§ TEXT BLOCK:
┄┄┄┄┄┄┄┄┄┄

When Cameron Dunlap was working his first executive chef gig — running the kitchen at Northwest Portland gastropub 23Hoyt — he wanted to design some recipes that would be simple, easy to nail, and good for chefs just starting out in his kitchen. So he came up with the idea for a compound butter to serve with brunch carbs like biscuits or pancakes: a combination of the two quintessential waffle toppings, butter and maple syrup. Thus began the reign of Dunlap’s salted maple butter, which has traveled with him from restaurant to restaurant. “I look for recipes that are easy to train, easy to replicate,” he says. “We came up with it, it came out great, and it’s now something I can take up with me wherever I go.”

Compound butters, or butters given extra oomph via add-ins like herbs or spices, are already a foundation of countless restaurant menus: Cooks slather herb butters on whole chickens before they hit the oven, rib-eyes come topped with an ice-cream-like scoop of gorgonzola butter, baguettes get a swipe of garlic-parmesan butter to become garlic bread. But countless home cooks rely on the usual, plain stick in the butter dish, spread on a piece of boring morning toast. No one should live that way, especially when it is ridiculously easy to just make your own compound butters.

Dunlap’s salted maple butter is a great place to start: Combine one pound of room-temperature butter with a cup of real maple syrup (we like this bourbon-barrel-aged version), plus two teaspoons of Jacobsen flake salt. Throw it in a food processor or stand mixer for five minutes, and boom: salted maple butter. It lasts for at least a month in the fridge, though Dunlap says that it’s best spread (and eaten) at room temperature. Dollop it on waffles, serve it alongside buttermilk biscuits, spread it on the bread of a breakfast sandwich, or just use it to up your toast game.

┄┄┄┄┄┄┄┄┄┄

§ EXERCISES:
**A.** Name each ingredient the maple butter text gives for the salted maple butter recipe, together with its stated quantity.
**B.** Reproduce the passage of the maple butter text starting at "Dunlap’s salted maple butter is" and ending at "your toast game.".

§ SUPPLIED ENTRIES:
┄┄┄┄┄┄┄┄┄┄

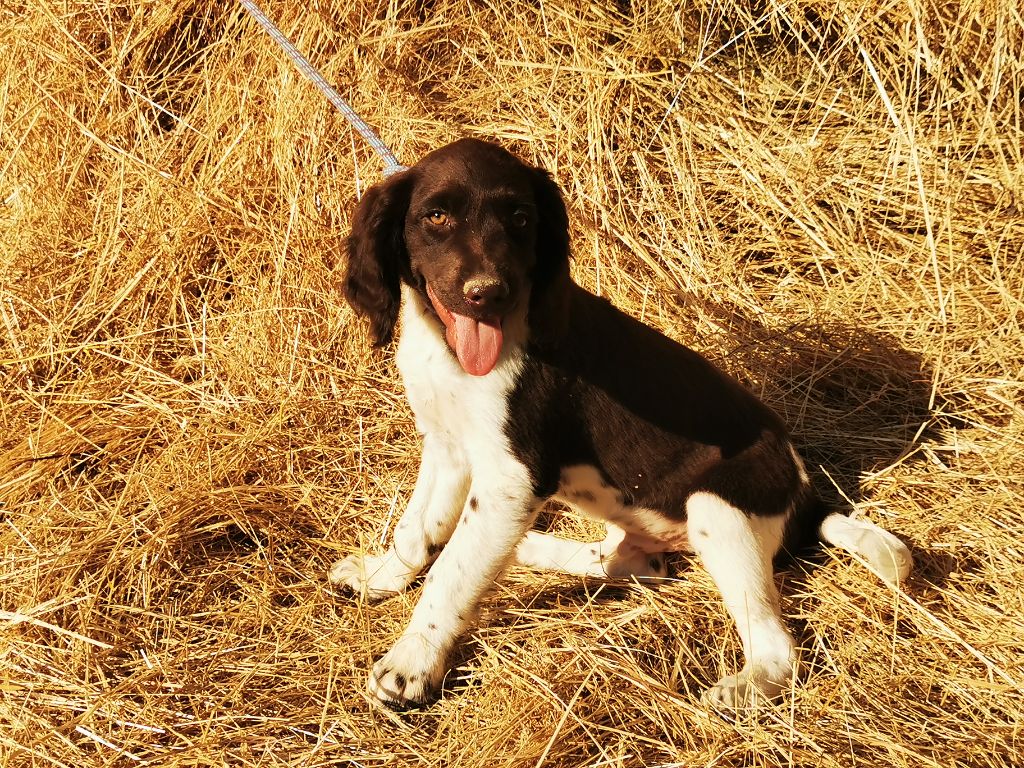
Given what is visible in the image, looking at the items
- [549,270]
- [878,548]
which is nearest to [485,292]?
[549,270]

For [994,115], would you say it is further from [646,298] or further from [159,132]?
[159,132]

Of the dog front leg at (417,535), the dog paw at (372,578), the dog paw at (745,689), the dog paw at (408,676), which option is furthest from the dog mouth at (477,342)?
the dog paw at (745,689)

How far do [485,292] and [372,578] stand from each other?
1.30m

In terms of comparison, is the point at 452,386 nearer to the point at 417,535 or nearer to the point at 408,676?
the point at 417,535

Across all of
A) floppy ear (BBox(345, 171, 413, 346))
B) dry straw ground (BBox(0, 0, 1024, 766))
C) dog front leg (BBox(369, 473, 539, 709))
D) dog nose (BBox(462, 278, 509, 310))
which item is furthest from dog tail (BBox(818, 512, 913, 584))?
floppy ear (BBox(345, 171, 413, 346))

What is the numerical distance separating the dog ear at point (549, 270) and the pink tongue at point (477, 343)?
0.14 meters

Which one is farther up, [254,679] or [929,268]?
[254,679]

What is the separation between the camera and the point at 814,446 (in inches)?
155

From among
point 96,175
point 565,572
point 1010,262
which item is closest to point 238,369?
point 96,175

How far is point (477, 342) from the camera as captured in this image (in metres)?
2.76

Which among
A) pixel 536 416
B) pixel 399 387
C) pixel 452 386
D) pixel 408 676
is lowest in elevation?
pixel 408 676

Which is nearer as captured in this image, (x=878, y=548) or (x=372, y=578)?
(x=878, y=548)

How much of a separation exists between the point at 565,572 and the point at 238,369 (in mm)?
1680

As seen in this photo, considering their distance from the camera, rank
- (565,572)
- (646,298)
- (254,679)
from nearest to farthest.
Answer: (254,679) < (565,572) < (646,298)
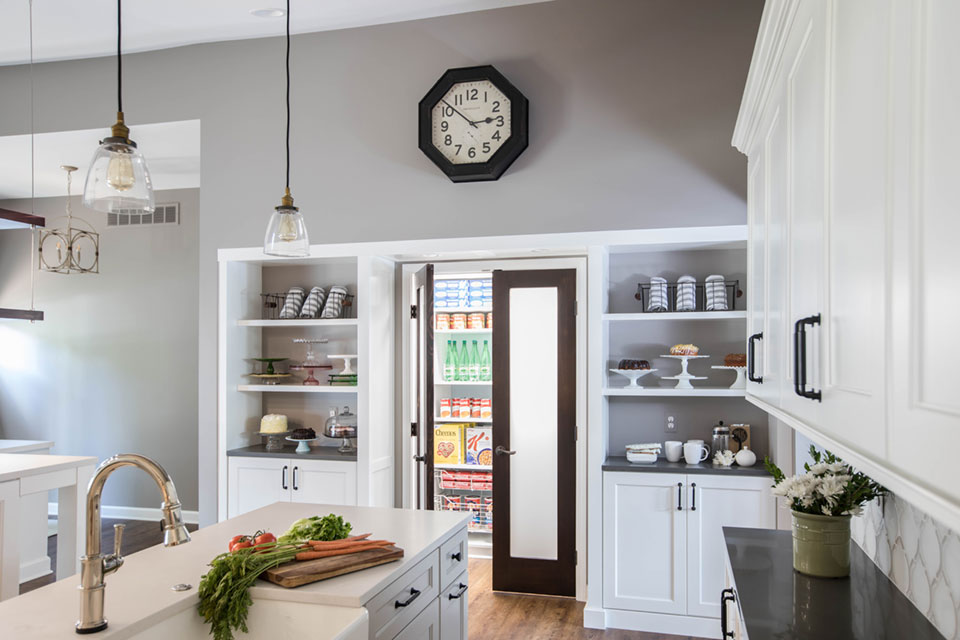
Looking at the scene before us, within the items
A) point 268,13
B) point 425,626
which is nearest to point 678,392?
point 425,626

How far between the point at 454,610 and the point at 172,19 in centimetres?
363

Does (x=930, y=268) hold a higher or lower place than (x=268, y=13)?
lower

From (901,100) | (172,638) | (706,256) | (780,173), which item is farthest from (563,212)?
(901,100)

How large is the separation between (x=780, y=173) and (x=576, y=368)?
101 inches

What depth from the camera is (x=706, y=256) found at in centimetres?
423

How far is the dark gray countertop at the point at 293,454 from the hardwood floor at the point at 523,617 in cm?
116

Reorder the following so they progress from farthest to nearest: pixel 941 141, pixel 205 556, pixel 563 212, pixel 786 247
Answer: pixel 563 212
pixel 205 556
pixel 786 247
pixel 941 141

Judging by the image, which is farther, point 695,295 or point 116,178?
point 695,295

┄┄┄┄┄┄┄┄┄┄

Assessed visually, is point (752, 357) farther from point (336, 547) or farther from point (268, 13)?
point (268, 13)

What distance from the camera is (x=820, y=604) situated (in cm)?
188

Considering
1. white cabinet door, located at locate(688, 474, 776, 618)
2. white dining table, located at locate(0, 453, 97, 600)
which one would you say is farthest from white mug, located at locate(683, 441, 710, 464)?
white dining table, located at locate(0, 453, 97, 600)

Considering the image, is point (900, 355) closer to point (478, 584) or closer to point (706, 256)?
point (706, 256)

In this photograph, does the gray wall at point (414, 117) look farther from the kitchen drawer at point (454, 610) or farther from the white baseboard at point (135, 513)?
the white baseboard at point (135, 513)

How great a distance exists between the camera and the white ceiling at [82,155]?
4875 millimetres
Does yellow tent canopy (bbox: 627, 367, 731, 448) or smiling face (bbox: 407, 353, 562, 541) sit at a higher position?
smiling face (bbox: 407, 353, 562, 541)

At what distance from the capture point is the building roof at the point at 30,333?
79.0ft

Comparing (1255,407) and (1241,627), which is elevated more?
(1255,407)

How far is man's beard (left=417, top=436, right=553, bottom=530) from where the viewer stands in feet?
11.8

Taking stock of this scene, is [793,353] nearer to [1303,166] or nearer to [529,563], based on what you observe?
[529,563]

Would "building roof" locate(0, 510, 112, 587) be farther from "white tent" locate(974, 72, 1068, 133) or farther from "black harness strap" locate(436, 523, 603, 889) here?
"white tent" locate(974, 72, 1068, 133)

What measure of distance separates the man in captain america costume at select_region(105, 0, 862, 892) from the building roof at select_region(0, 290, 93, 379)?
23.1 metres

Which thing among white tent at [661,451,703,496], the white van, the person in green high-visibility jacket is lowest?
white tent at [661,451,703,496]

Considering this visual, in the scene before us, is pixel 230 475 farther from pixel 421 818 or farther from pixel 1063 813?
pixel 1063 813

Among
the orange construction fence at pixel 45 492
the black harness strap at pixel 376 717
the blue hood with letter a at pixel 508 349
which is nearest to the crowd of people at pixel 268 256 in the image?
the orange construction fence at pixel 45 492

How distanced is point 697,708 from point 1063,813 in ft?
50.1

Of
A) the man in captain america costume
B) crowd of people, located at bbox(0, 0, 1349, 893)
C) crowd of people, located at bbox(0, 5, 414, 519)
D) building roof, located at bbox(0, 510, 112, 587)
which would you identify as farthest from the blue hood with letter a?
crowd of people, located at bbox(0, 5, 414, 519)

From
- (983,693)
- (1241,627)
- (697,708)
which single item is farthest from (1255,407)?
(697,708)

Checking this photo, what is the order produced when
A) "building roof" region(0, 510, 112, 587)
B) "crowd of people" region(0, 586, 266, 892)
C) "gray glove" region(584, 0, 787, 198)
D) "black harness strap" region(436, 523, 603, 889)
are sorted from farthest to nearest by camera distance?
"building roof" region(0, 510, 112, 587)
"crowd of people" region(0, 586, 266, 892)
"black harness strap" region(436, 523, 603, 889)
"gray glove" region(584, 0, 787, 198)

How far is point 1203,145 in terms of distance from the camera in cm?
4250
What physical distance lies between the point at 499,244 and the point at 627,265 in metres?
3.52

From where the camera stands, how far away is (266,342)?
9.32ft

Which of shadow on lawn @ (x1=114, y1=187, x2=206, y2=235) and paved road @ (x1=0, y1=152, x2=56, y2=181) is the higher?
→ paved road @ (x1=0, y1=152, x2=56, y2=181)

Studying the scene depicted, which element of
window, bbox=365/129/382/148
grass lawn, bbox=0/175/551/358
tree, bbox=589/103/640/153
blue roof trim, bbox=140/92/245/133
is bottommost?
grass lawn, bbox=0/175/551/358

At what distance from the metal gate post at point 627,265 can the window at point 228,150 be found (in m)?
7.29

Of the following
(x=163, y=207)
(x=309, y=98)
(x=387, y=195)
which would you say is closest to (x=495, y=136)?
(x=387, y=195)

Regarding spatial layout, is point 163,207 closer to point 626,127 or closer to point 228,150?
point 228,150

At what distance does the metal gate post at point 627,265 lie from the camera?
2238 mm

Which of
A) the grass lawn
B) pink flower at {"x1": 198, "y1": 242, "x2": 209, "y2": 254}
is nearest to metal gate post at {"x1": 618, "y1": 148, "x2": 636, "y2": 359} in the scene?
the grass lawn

┄┄┄┄┄┄┄┄┄┄

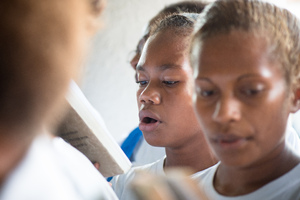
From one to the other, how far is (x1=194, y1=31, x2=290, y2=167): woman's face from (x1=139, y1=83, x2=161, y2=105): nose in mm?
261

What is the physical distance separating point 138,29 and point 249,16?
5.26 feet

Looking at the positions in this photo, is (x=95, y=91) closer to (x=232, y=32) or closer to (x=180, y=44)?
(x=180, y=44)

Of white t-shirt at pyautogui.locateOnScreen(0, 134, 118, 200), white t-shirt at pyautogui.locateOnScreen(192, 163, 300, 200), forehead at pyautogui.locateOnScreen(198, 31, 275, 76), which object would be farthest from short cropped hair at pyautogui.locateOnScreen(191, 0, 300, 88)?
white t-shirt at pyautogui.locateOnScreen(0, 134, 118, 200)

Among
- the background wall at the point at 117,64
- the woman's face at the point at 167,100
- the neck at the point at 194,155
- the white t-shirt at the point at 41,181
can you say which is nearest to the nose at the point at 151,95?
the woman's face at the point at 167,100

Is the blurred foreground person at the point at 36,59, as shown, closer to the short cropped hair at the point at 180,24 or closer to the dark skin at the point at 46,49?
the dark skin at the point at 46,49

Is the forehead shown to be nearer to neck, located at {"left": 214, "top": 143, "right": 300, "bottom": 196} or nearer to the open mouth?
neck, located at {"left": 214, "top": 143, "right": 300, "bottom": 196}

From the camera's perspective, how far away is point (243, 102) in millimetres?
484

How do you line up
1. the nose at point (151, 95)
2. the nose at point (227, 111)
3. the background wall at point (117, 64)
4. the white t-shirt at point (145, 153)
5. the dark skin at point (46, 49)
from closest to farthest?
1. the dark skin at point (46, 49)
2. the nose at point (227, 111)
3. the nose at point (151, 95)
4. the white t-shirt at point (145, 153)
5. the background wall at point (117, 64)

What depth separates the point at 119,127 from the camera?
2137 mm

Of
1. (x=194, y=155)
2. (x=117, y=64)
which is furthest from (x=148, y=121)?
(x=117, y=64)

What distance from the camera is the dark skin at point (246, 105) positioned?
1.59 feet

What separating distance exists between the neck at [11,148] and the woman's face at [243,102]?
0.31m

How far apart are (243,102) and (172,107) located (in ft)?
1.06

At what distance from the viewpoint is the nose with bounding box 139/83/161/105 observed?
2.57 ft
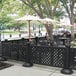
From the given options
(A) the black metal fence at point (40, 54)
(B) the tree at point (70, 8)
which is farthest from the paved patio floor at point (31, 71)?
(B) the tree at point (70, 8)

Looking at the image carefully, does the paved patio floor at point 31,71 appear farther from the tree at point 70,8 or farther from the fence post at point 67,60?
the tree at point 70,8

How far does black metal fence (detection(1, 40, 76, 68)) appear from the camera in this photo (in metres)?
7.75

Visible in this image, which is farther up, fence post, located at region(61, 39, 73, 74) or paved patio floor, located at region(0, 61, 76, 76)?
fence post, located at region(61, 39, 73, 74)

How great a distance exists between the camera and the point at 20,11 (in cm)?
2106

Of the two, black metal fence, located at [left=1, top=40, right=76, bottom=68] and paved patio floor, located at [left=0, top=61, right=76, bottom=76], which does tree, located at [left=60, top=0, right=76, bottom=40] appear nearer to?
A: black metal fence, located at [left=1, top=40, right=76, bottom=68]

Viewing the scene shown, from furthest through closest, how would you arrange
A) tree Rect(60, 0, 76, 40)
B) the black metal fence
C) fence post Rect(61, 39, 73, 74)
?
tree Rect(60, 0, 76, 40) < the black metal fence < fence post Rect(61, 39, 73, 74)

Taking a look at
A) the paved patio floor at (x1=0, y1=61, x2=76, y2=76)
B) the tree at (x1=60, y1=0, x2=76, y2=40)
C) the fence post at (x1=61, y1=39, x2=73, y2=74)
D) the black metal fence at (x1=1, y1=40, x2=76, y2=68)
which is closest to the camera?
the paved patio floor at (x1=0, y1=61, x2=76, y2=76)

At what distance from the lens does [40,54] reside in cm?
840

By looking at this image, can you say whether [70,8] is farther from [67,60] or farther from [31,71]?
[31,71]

┄┄┄┄┄┄┄┄┄┄

§ ANSWERS TO EACH TASK:
**A.**
- One pound of room-temperature butter
- A cup of real maple syrup
- Two teaspoons of Jacobsen flake salt

**B.**
Dunlap’s salted maple butter is a great place to start: Combine one pound of room-temperature butter with a cup of real maple syrup (we like this bourbon-barrel-aged version), plus two teaspoons of Jacobsen flake salt. Throw it in a food processor or stand mixer for five minutes, and boom: salted maple butter. It lasts for at least a month in the fridge, though Dunlap says that it’s best spread (and eaten) at room temperature. Dollop it on waffles, serve it alongside buttermilk biscuits, spread it on the bread of a breakfast sandwich, or just use it to up your toast game.